After ten minutes trying to get my MacBook to wake up from a deep hibernation yesterday, not for the first time, I had a bit of a rant on the Twitter late last night about crap technology.
The MacBook problem is deeply irritating. On the one hand, you can get the black screen of death, which you can only apparently fix after a forced shut down and then a period of mourning before you attempt to start up again. Usually, you have to do this several times. Yesterday’s problem was similar. I was at work till late, and ran the battery down. The computer shut itself off and I had to wait till I got home to plug it in. When I did so, it took a good ten minutes before the trackpad or keyboard would respond to input.

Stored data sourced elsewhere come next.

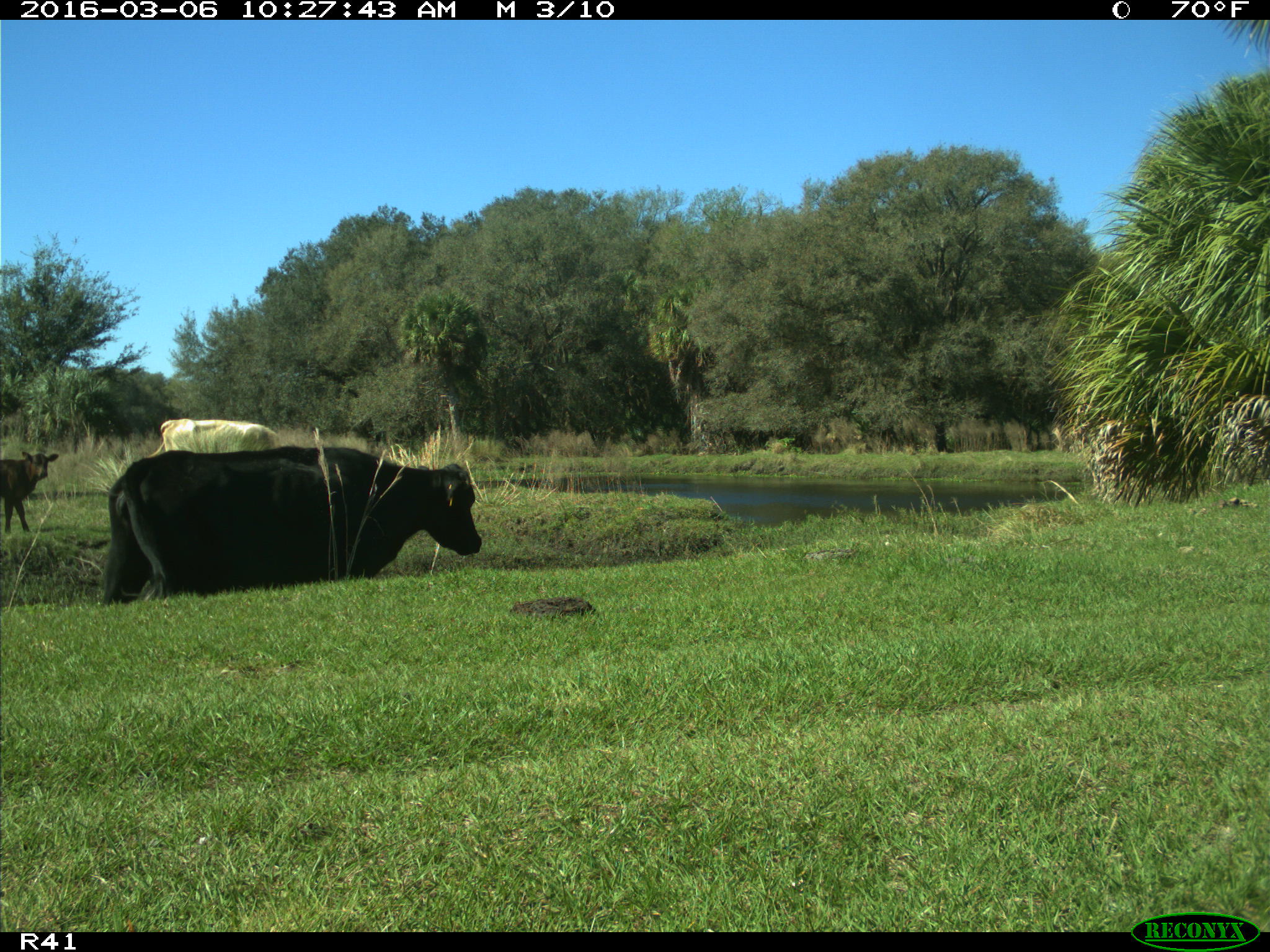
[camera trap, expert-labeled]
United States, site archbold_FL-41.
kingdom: Animalia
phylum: Chordata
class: Mammalia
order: Artiodactyla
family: Bovidae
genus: Bos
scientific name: Bos taurus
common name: domestic cow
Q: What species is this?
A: Bos taurus (domestic cow).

Which got me thinking about all the stuff that irritates me about modern computers. Experience of iOS devices with their stripped down version of multitasking and their solid state storage, are so snappy that working with even a recent laptop with a conventional disk drive is a pain. Worse still, the disk that seemed huge when you bought it soon fills to capacity. And with what? Clearing space on my wife’s hard drive the other day, I concluded it was video and photos. Her iPhoto library was 34GB.
Above you see a detail of a shot I took in the summer. It’s at 100%. I can’t actually see the full image at 100% on my screen. Sure, I can crop down to details like this as a substitute for zooming, but with the pixels squeezed onto modern cameras, if you do that you just become more aware of noise and compression artifacts. For the amount of use the facility to zoom/crop like this is, I don’t think it’s worth it.
My 5 megapixel Minolta camera of 10 years or so ago took excellent pictures, which made great prints, when I printed them. My 12 or 14 megapixel Panasonic or my 8 megapixel iPhone does not do better. I’m convinced that the reason so many raved about the iPhone 4 camera was that it was 5 megapixels, which is the Goldilocks sensor size. Anything more is a waste, and I’m sick of having to spend my life managing fucking disk space. Because, in the end, you can’t trust the hardware. I have a 1TB drive at work that has started to fail. It has loads of really important school work on it, but there’s nothing I can do but watch it die (and my school is so short of money that I seriously doubt it will be replaced).
Seven years on, I’m still waiting for a backup solution at work, but hey, that’s another story.